June 25, 2012 (Chicago, Illinois) — The House of Delegates of the American Medical Association (AMA) voted here at the AMA 2012 Annual Meeting to support insurance coverage for screening mammography. The AMA further stated its belief that beginning at age 40 years, all women should be eligible for screening mammography.
This differs from the recommendations of the United States Preventive Services Task Force (USPSTF), which concluded that routine screening should begin at age 50 years and continue biennially until age 74 years. The USPSTF recommendations were updated in 2009 and differ from the recommendations of several other guideline-making groups.
The House also voted to adopt the AMA’s Council on Science and Public Health’s report entitled “Screening Mammography.” The report highlights current screening mammography guidelines, explores the established benefits and harms of mammography, and reviews the process by which the USPSTF developed its updated recommendations on screening mammography.
The report includes a comprehensive literature review of papers published between 2000 and 2012 with the terms “screening mammography,” “mammography and USPSTF,” and “mammography and 40.”
Screening Mammography Reduces Mortality
The AMA Council on Science and Public Health concluded that “screening mammography reduces mortality from breast cancer, including in women younger than age 50.”
The report includes a description of the harms associated with mammography that underlie the differences between the mammography screening recommendations. These harms include false-positive and false-negative results as well as overdiagnosis.
The science and technology reference committee heard a great deal of testimony on the resolution and report. Many delegates were supportive of the resolution as written, and many others suggested that the report be referred back to the council and rewritten to include emerging data on digital mammography. Testimony noted that although digital mammography is more common now, all of the recommendations are based on film-screening data.

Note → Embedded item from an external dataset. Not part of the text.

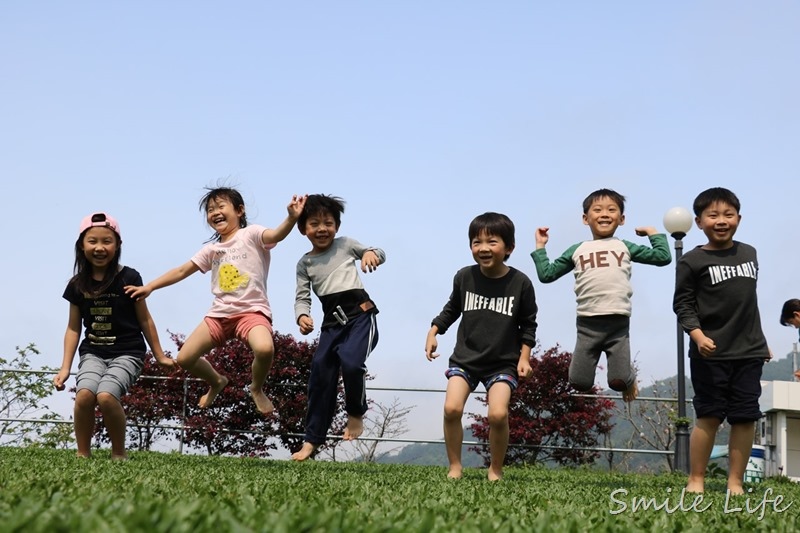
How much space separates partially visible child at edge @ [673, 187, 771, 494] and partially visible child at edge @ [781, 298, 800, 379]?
4540 millimetres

Bill Bowmon, MD, from the North Carolina delegation, for example, stated that, “There is recent and emerging evidence that has not been considered or cited in this paper.” Marcel Salive, MD, from the US Preventive Health Services in Rockville, Maryland, disagreed, however, saying, “We can’t prejudge what’s going to come out next year. Nobody knows.”
Many delegates were worried that the lack of consensus would confuse patients. Scott Karlan, MD, alternate delegate from California, acknowledged the lack of consensus, but argued for the report, stating, “This report is an attempt to bring clarity about the fact that there is a lack of data.”
Len Lichtenfeld, MD, a delegate representing medical oncology agreed, adding: “The reality is that there are very competent experts who come down on both sides of this issue…. What we have is what we have.”
The testimony then turned back to the specific resolution. Dennis Gralinsky, MD, from the American College of Radiation Oncology, was uncomfortable with the way the resolution discussed the risks associated with mammography. “I, especially, have some patients where…the fears of things…are a problem.” Steven Chen, MD, from the American Society of Breast Surgeons, felt that the resolution also did not optimally discuss the benefits of mammography, “There is a lack of information on the benefits of reducing morbidity…. These are definite benefits that are not considered.”
The approved resolution supports the efforts of organizations to educate physicians and the public about the value of screening mammography, as well as its limitations. It encourages physicians to have regular, thoughtful, and deliberate discussions with individual patients about each patient’s unique risk/benefit situation. The risk/benefit balance may change annually as a patient’s family history becomes updated with information about hereditary cancer.
American Medical Association (AMA) 2012 Annual Meeting. Presented June 21, 2012.